## WHAT YOU HAVE TO DO
Print, exactly as written, the line in the entries below that contains "La Torre dell'Orologio" and every line after it up to and including the last. Omit pictures.
(INFORMATION GIVEN begins)
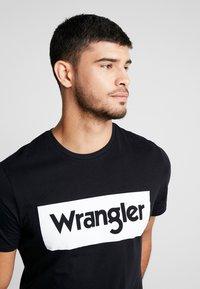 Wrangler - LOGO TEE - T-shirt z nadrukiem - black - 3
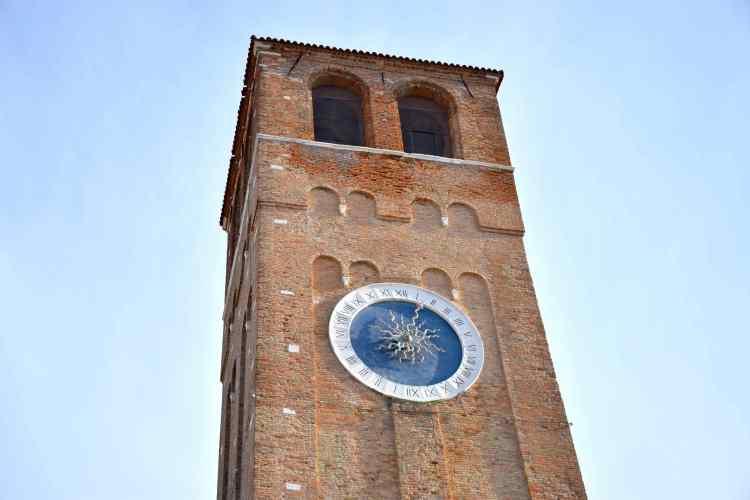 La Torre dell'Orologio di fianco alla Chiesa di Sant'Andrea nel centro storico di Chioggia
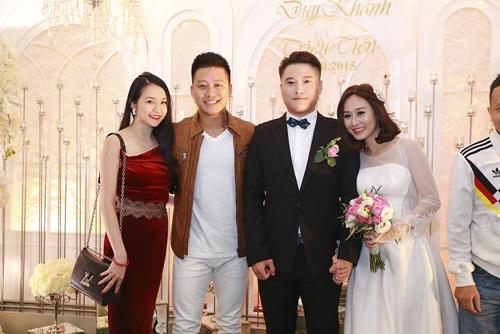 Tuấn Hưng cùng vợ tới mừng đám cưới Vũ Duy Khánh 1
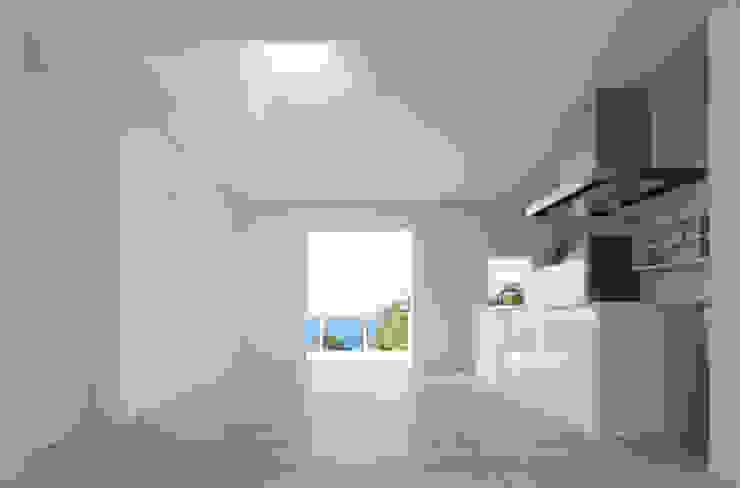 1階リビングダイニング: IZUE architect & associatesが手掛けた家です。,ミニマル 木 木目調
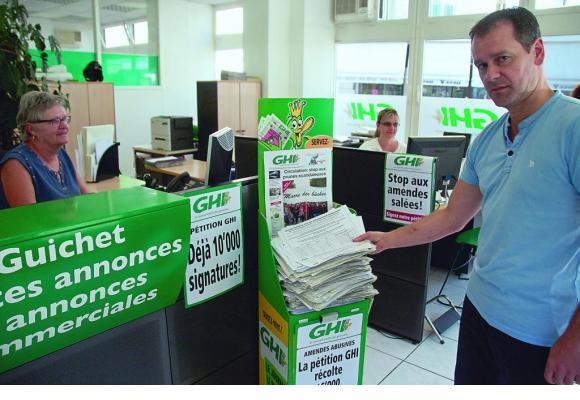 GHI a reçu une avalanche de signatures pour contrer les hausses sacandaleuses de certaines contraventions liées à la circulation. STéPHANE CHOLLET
(INFORMATION GIVEN ends)
## RESPONSE AREA
 La Torre dell'Orologio di fianco alla Chiesa di Sant'Andrea nel centro storico di Chioggia
 Tuấn Hưng cùng vợ tới mừng đám cưới Vũ Duy Khánh 1
 1階リビングダイニング: IZUE architect & associatesが手掛けた家です。,ミニマル 木 木目調
 GHI a reçu une avalanche de signatures pour contrer les hausses sacandaleuses de certaines contraventions liées à la circulation. STéPHANE CHOLLET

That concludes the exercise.